What is Sora? OpenAI’s text-to-video model

What is Sora? OpenAI’s text-to-video model

Sora is DALL·E for video—it’s even built by the same people—and it’s now available to ChatGPT Plus and Pro members.

With Sora, you type a text prompt, and the AI model does its best to generate a matching video. It makes sense that once AI models could generate decent images, the next challenge would be getting them to generate good video footage—and that’s what Sora is getting at.

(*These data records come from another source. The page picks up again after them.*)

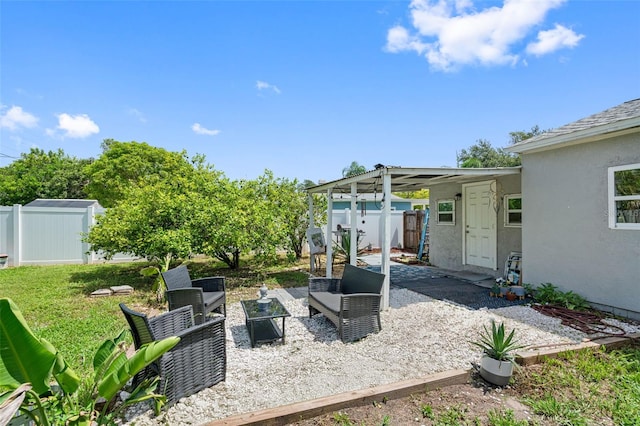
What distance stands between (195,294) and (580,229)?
22.2ft

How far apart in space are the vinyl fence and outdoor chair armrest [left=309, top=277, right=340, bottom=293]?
9075 millimetres

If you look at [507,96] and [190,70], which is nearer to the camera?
[190,70]

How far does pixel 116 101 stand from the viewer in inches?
506

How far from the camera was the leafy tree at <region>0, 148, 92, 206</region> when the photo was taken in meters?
26.6

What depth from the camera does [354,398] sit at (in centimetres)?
289

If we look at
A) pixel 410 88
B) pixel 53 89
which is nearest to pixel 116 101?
pixel 53 89

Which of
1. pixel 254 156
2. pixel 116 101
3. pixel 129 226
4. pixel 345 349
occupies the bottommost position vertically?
pixel 345 349

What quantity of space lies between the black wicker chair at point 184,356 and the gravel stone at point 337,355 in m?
0.12

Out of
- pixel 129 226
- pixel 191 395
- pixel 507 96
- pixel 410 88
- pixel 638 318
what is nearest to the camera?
pixel 191 395

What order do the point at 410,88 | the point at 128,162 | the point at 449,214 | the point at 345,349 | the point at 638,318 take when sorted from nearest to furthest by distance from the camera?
1. the point at 345,349
2. the point at 638,318
3. the point at 449,214
4. the point at 410,88
5. the point at 128,162

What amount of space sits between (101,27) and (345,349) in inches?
389

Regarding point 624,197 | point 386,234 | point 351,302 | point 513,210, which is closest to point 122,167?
point 386,234

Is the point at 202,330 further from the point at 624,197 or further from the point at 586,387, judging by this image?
the point at 624,197

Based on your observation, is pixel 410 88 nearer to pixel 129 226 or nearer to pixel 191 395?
pixel 129 226
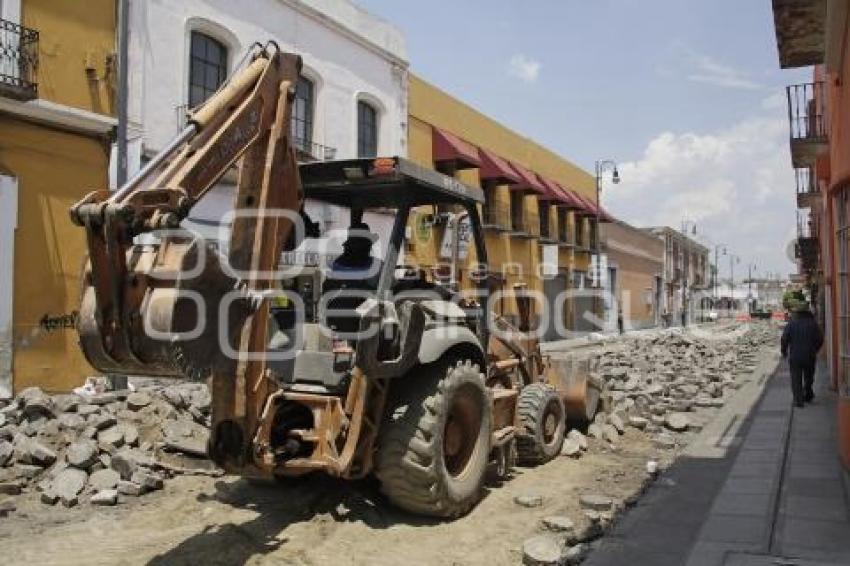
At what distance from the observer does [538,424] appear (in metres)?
7.84

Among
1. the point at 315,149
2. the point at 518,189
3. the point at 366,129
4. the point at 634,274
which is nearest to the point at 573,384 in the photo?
the point at 315,149

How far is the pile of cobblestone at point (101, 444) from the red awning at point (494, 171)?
19.4 meters

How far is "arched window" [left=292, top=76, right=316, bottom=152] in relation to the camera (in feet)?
→ 62.1

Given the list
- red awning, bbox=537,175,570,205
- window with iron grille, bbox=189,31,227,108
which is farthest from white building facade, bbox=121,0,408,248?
red awning, bbox=537,175,570,205

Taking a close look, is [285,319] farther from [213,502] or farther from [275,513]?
[213,502]

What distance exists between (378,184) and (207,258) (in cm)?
211

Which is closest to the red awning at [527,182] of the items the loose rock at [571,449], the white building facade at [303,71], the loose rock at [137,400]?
the white building facade at [303,71]

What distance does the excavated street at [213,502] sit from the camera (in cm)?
534

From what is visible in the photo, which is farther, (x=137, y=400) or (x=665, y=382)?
(x=665, y=382)

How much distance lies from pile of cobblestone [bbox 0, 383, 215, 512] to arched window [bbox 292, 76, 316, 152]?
1095 centimetres

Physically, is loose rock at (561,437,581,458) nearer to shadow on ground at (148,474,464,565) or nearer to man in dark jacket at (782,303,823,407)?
shadow on ground at (148,474,464,565)

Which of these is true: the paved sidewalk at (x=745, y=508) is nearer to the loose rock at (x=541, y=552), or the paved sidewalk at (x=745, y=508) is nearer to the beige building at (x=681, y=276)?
the loose rock at (x=541, y=552)

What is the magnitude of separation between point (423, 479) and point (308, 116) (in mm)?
15086

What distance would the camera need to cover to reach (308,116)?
765 inches
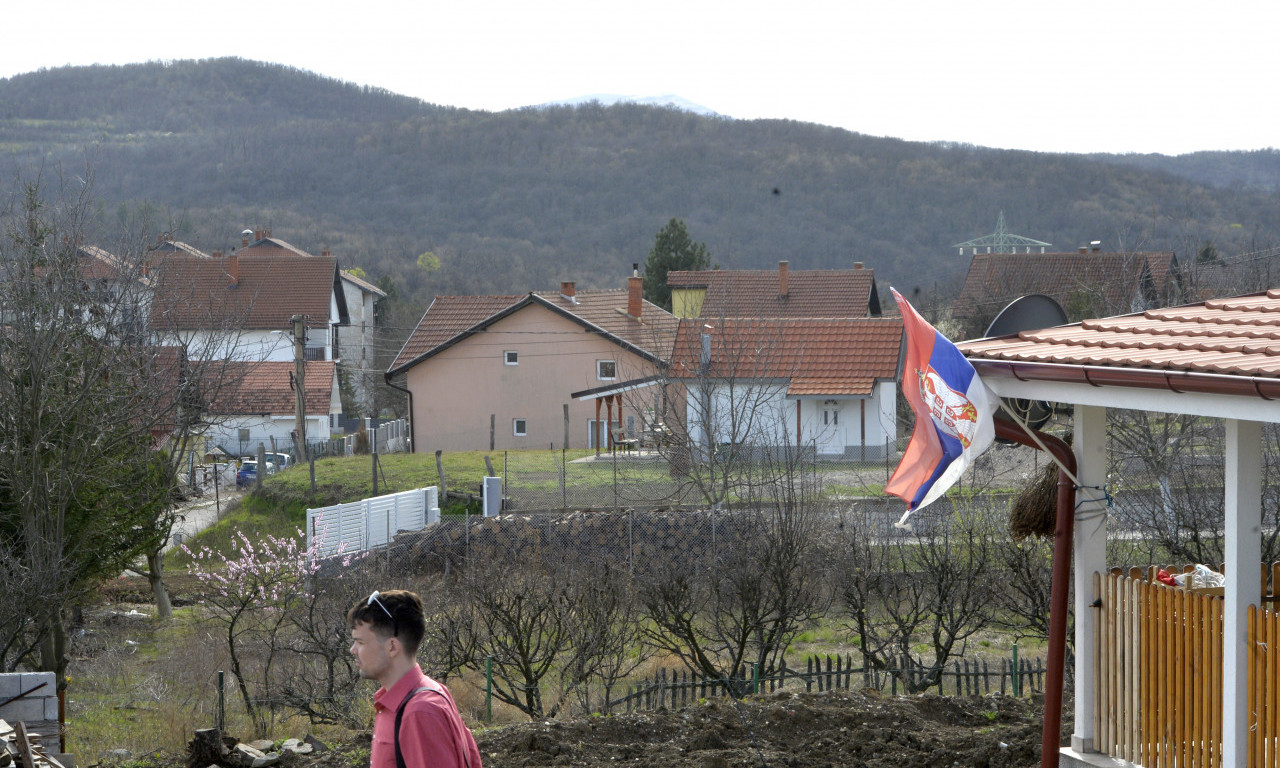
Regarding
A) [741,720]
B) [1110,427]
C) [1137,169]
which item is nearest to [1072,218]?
[1137,169]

While Sora is impressive, its results can have a surreal video-game-like quality to them. Sign up and give it a try if you want to judge for yourself whether they’re truly realistic or not. But first, let’s have a look at what Sora is, how it works, and how it could be used going forward.

Table of contents:

What is Sora?

The Sora landing page

Sora is a generative text-to-video AI model developed by OpenAI, the makers of ChatGPT and DALL·E 3. OpenAI claims that it “can create realistic and imaginative scenes.” I’d argue that “realistic” might oversell things a touch—and they also lack sound—but the videos it generates from written prompts do look great. 

In addition to using text prompts, Sora can also take an image and turn it into a video, or take a video clip and extend it forward or backward in time. This has the potential to be even more useful, though it can highlight the model’s questionable grasp of physics.

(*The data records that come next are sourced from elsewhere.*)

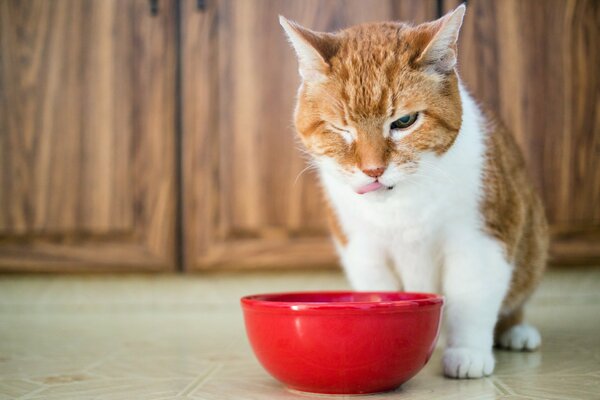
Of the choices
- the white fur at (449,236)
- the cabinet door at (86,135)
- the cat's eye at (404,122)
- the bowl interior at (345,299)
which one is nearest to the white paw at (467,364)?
the white fur at (449,236)

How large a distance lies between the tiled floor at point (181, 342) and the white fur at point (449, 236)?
2.8 inches

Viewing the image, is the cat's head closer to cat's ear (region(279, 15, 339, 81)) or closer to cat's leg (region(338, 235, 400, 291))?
cat's ear (region(279, 15, 339, 81))

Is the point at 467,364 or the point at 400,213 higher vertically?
the point at 400,213

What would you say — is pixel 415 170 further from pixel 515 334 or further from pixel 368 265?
pixel 515 334

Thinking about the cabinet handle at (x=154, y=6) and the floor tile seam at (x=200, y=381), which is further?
the cabinet handle at (x=154, y=6)

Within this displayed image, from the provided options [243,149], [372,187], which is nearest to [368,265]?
[372,187]

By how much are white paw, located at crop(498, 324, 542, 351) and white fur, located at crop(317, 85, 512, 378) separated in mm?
212

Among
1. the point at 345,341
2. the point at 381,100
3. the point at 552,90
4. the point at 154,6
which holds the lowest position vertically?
the point at 345,341

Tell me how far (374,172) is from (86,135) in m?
1.19

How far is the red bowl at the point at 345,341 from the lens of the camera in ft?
2.87

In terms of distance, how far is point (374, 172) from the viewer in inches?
40.1

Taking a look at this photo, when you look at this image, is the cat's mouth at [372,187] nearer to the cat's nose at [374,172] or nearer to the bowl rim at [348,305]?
the cat's nose at [374,172]

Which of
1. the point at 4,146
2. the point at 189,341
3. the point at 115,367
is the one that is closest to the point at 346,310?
the point at 115,367

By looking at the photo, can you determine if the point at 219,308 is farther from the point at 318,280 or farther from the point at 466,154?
the point at 466,154
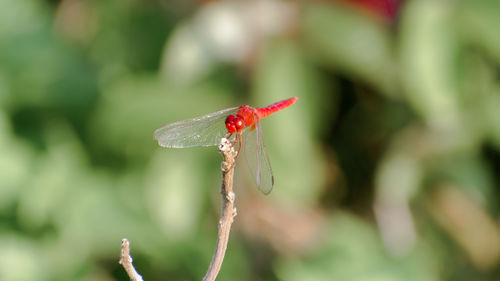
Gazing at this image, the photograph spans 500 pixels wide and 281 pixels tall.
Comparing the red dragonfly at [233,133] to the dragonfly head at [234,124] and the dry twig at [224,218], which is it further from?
the dry twig at [224,218]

The current version of Sora is Sora Turbo. It’s the first version of the model that’s been available to the general public. At launch, Sora Turbo can create videos in up to 1080p resolution and up to 20 seconds long. The videos can have multiple characters, camera motion, and (somewhat) persistent and accurate details. Thanks to its training (which I’ll dive into below), it has a surprisingly good understanding of how things exist in the real world—if not always how they physically interact.

Crucially, OpenAI has also developed a basic video editor that allows you to do more than generate one-off video clips:

  • Remix allows you to change elements of any AI-generated video with a written prompt. 

  • Recut allows you to pull out the best sections of an AI-generated video and create a new video.

  • Storyboard allows you to combine multiple AI-generated clips into a single video.

  • Loop allows you to create seamlessly repeating AI-generated videos.

  • Blend allows you to combine elements from two different videos.

OpenAI has also borrowed a few ideas from more community-oriented generative AI apps like Midjourney. For example, the Recent and Featured tabs highlight other users’ creations. You can click on any video to see the exact prompt used to create it and even use it as the basis for your own generations.

How does Sora work?

Sora is built on the ideas behind Open AI’s other models, as well as plenty of novel innovations. 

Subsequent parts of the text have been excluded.